> **TESTO FORNITO**:
·····
5.1 Configura Environment Variable

# Aggiungi al .env del ML backend
echo "USE_HYBRID_DETECTOR=true" >> /opt/ids/python_ml/.env

# Oppure export manuale
export USE_HYBRID_DETECTOR=true

Default: USE_HYBRID_DETECTOR=true (nuovo detector attivo)

Per rollback: USE_HYBRID_DETECTOR=false (usa legacy detector)

5.2 Restart ML Backend

# Systemd service
sudo systemctl restart ids-ml-backend

# Verifica startup
sudo systemctl status ids-ml-backend
sudo journalctl -u ids-ml-backend -f

# Cerca log:
# "[ML] Using Hybrid ML Detector (Extended Isolation Forest + Feature Selection)"
# "[HYBRID] Models loaded (version: latest)"

5.3 Test API

# Test health check
curl http://localhost:8000/health

# Output atteso:
{
  "status": "healthy",
  "database": "connected",
  "ml_model": "loaded",
  "ml_model_type": "hybrid (EIF + Feature Selection)",
  "timestamp": "2025-11-24T18:30:00"
·····
Un blocco di dati:
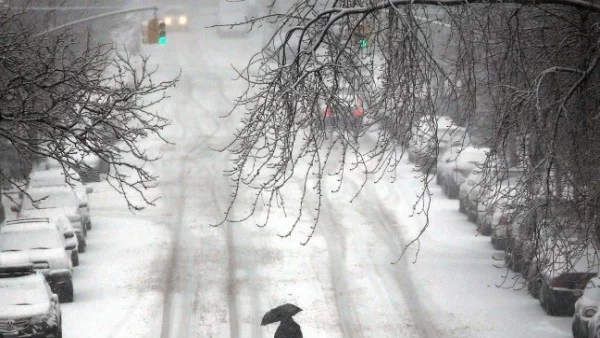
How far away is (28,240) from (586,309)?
12261 mm

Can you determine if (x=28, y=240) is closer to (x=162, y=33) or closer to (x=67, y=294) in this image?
(x=67, y=294)

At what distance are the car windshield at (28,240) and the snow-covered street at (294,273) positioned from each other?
114cm

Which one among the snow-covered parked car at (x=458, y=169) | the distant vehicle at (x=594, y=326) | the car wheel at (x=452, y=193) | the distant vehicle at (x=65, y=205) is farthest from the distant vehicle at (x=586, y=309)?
the car wheel at (x=452, y=193)

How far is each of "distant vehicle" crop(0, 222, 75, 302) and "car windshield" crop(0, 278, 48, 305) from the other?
2.25 meters

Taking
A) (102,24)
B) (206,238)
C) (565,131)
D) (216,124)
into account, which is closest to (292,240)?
(206,238)

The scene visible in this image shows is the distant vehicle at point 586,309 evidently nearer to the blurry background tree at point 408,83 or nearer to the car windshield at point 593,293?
·····
> **ATTIVITÀ DA SVOLGERE**:
(a) Nella guida alla configurazione del backend ML, quale comando riavvia il servizio?
(b) Nella guida alla configurazione del backend ML, sostituisci "manuale" con "da terminale" e riporta il passo che comincia con "5.1 Configura Environment" e prosegue fino a "(nuovo detector attivo)".
(c) Continua la guida alla configurazione del backend ML a partire dall'ultima riga mostrata.
I record provengono da un'altra fonte.

> **RISULTATI**:
(a) sudo systemctl restart ids-ml-backend

(b)
5.1 Configura Environment Variable

# Aggiungi al .env del ML backend
echo "USE_HYBRID_DETECTOR=true" >> /opt/ids/python_ml/.env

# Oppure export da terminale
export USE_HYBRID_DETECTOR=true

Default: USE_HYBRID_DETECTOR=true (nuovo detector attivo)

(c)
}

# Test root endpoint
curl http://localhost:8000/

# Output atteso:
{
  "service": "IDS API",
  "version": "2.0.0",
  "status": "running",
  "model_type": "hybrid",
  "model_loaded": true,
  "use_hybrid": true
}

📈 Step 6: Monitoring & Validation

6.1 Primo Detection Run

# API call per detection (con API key se configurata)
curl -X POST http://localhost:8000/detect \
  -H "Content-Type: application/json" \
  -H "X-API-Key: YOUR_API_KEY" \
  -d '{
    "max_records": 5000,
    "hours_back": 1,
    "risk_threshold": 60.0,
    "auto_block": false
  }'

6.2 Verifica Detections

# Query PostgreSQL per vedere detections
psql -d ids -c "
SELECT 
  source_ip, 
  risk_score, 
  confidence, 
  anomaly_type,
  detected_at
FROM detections 
ORDER BY detected_at DESC 
LIMIT 10;
"

6.3 Monitoring Logs

# Monitora log ML backend
sudo journalctl -u ids-ml-backend -f | grep -E "(HYBRID|DETECT|TRAIN)"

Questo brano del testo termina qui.